→ Selected excerpt:
BEGIN
Reproducibility & logging
-------------------------
- Seeds are fixed in `configs/base.yaml` (default 42); override per-experiment if needed.
- Energy tracking is on by default: GPU power via NVML, optional CPU via RAPL, CodeCarbon estimates; interval set by `energy.nvml_poll_interval_ms`.
- W&B logging is enabled by default (project `distillation-energy-benchmark`); set `WANDB_ENTITY`/config to route logs or disable via `wandb.enabled=false`.

Artifacts
---------
- Merged config used for the run.
- Environment snapshot (hardware + software).
- Energy logs: stage summaries under `logs/stages/`, CodeCarbon CSVs under `logs/codecarbon/`, and run-level `experiment_summary.json` or `benchmark_summary.json`.
- Checkpoints: periodic + final student outputs (`final_model/` or `final_policy/`); KD stores both raw and HF-formatted weights when available.

Limitations / tips
------------------
- Default dataset and output paths assume the AIP cluster; change them for your filesystem.
- Large benchmarks can be slow; use `--max-samples` and `--tasks` to smoke-test first.
- If energy tracking fails (e.g., no NVML), set `energy.enabled=false` to avoid interruptions.
END
→ Record extracts:
BEGIN
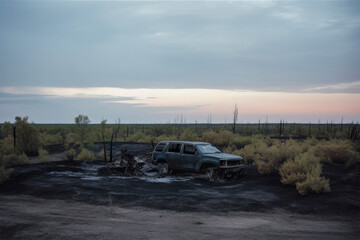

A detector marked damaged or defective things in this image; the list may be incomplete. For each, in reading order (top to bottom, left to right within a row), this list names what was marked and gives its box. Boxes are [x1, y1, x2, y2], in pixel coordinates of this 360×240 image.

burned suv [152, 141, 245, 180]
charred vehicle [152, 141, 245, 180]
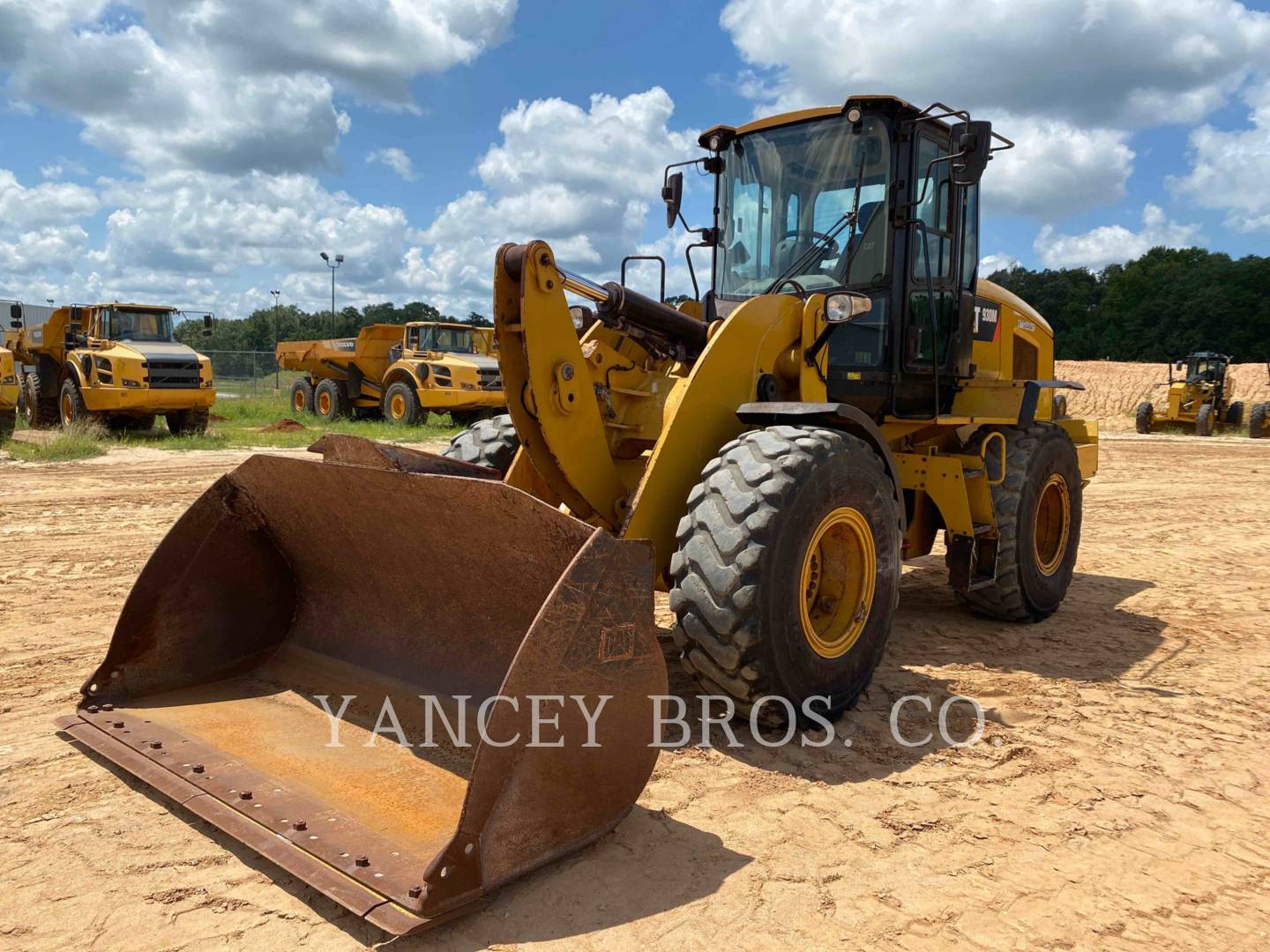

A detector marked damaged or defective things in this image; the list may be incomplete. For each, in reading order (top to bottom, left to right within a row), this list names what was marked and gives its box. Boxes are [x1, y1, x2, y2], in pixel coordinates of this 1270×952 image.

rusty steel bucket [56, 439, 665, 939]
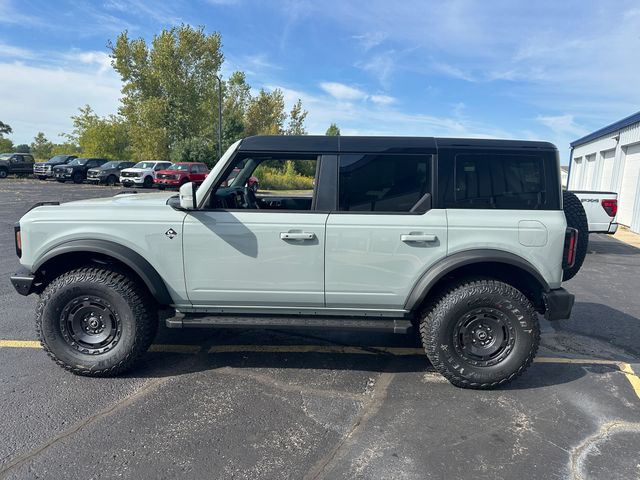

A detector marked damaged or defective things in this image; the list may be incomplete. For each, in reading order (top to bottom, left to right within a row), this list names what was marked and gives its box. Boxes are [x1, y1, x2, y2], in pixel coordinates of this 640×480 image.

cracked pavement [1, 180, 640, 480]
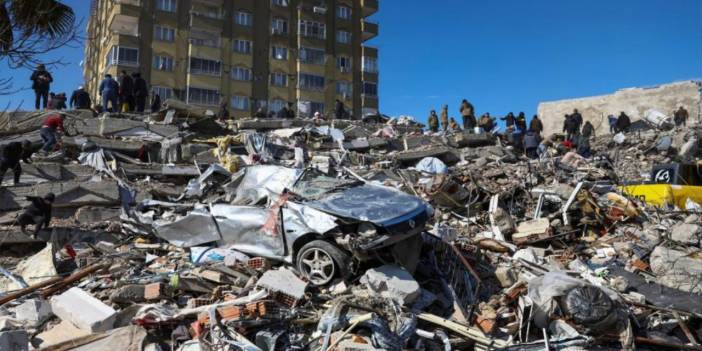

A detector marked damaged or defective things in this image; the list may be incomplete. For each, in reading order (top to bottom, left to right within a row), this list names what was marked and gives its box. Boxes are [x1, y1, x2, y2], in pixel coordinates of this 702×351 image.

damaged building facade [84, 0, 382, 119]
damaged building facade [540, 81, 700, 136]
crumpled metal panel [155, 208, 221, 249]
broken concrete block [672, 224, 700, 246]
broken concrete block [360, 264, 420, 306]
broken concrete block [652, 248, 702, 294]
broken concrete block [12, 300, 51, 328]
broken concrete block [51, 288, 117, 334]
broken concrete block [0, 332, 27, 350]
END
BEGIN
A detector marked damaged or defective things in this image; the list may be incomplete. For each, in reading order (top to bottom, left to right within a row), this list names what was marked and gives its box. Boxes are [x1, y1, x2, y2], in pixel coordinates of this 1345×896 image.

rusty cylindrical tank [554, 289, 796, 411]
END
BEGIN
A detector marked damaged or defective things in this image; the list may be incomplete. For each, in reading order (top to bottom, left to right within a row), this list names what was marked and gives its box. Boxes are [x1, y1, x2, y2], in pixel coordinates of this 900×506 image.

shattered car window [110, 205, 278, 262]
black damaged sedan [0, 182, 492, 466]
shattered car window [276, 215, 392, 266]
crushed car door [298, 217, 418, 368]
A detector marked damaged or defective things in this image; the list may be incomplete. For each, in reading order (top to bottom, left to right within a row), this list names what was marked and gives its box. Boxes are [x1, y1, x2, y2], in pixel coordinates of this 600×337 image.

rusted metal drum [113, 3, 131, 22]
END
→ Task instructions: Duplicate, word for word, the stretch of the benchmark notes from "- Environment snapshot" through "weights when available.".

→ Solution for this task:
- Environment snapshot (hardware + software).
- Energy logs: stage summaries under `logs/stages/`, CodeCarbon CSVs under `logs/codecarbon/`, and run-level `experiment_summary.json` or `benchmark_summary.json`.
- Checkpoints: periodic + final student outputs (`final_model/` or `final_policy/`); KD stores both raw and HF-formatted weights when available.